§ **Source document**

━━━

The lack of narrowing in some differences in treatment according to sex and race in recent years is a cause for concern. Differences in treatment paralleled to some extent differences in mortality in our study, since black women were also the group with the highest adjusted in-hospital mortality rate. A full understanding of the reasons underlying such differences requires further study.
Although clinical guidelines for the treatment of acute myocardial infarction changed somewhat during the study period, that change should not affect our results, since we focused on patients who, at each time point, were ideal candidates for each intervention and since the definition was the same for each sex and racial subgroup. We lacked information on whether a history of asthma, chronic obstructive pulmonary disease, dementia, or conduction disorders may have limited the use of beta-blockers or whether a history of hypersensitivity to salicylates or active ulcer disease may have discouraged the use of aspirin. There is no reason to expect that these contraindications differed according to sex or race over time. We also lacked data on socioeconomic factors, such as education and employment status, and were unable to separate the role of sex or race from these factors. Information regarding the time of the onset of symptoms was not available for all patients. The quantity of these missing data increased over time in all sex and racial subgroups with similar trends, making it unlikely that missing values introduced bias. Finally, we did not have access to angiographic data, so we cannot exclude the possibility that observed differences in rates of revascularization after coronary angiography reflected overuse of procedures in white men, rather than underuse in other groups of patients. For this reason, rates of revascularization procedures were considered secondary end points.

━━━

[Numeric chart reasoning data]
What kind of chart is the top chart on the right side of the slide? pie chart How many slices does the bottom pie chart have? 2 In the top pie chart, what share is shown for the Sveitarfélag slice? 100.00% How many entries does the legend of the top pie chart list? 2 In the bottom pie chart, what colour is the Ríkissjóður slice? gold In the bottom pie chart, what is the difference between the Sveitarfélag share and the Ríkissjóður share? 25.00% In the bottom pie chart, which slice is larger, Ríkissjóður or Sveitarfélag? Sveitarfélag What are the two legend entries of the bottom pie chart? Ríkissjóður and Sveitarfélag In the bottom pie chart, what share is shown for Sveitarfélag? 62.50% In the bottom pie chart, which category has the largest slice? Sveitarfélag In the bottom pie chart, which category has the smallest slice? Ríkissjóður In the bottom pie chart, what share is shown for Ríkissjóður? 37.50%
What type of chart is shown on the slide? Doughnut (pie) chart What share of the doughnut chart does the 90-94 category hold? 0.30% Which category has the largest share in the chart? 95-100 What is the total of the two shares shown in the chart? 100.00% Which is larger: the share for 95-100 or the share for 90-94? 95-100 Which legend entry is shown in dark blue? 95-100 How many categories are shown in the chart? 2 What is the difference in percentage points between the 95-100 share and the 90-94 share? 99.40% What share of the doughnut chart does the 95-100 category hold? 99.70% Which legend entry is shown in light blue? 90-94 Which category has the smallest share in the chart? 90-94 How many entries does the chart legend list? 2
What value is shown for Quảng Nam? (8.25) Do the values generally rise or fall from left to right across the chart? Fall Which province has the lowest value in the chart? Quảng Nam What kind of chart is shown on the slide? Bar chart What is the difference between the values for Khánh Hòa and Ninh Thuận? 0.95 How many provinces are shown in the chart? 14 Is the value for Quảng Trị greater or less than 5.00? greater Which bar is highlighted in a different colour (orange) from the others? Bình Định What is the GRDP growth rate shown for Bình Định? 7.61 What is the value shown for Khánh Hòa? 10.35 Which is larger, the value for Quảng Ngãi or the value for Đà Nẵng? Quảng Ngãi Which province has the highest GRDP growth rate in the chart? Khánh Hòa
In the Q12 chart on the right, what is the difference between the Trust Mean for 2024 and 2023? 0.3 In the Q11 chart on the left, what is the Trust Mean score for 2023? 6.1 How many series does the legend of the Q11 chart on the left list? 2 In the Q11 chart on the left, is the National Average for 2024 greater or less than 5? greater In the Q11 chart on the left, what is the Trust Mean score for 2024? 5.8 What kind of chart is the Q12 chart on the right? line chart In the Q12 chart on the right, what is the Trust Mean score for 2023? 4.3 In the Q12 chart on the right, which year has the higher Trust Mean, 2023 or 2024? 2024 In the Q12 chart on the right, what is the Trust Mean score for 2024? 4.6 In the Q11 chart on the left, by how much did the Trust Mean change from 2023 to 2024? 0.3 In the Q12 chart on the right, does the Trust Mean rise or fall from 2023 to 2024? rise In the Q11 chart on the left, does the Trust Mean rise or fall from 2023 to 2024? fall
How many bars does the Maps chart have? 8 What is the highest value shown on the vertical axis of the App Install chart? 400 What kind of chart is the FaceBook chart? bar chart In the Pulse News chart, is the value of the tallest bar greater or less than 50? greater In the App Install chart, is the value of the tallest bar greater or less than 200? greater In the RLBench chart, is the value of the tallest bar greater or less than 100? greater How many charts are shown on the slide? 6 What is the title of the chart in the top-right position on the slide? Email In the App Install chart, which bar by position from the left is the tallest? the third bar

━━━

§ **Work task 1**
Please extract the section of the myocardial infarction passage from "The lack of" to "requires further study." word for word.
§ **Work task 2**
Summarize the myocardial infarction passage in two sentences.
These rows have no connection to the myocardial infarction passage.

§ **Reply 1**
The lack of narrowing in some differences in treatment according to sex and race in recent years is a cause for concern. Differences in treatment paralleled to some extent differences in mortality in our study, since black women were also the group with the highest adjusted in-hospital mortality rate. A full understanding of the reasons underlying such differences requires further study.

§ **Reply 2**
Some differences in treatment by sex and race have not narrowed in recent years, and these differences partly paralleled differences in mortality, with black women having the highest adjusted in-hospital mortality rate. The study lacked information on certain contraindications, socioeconomic factors, symptom onset time for all patients, and angiographic data, so revascularization rates were treated as secondary end points.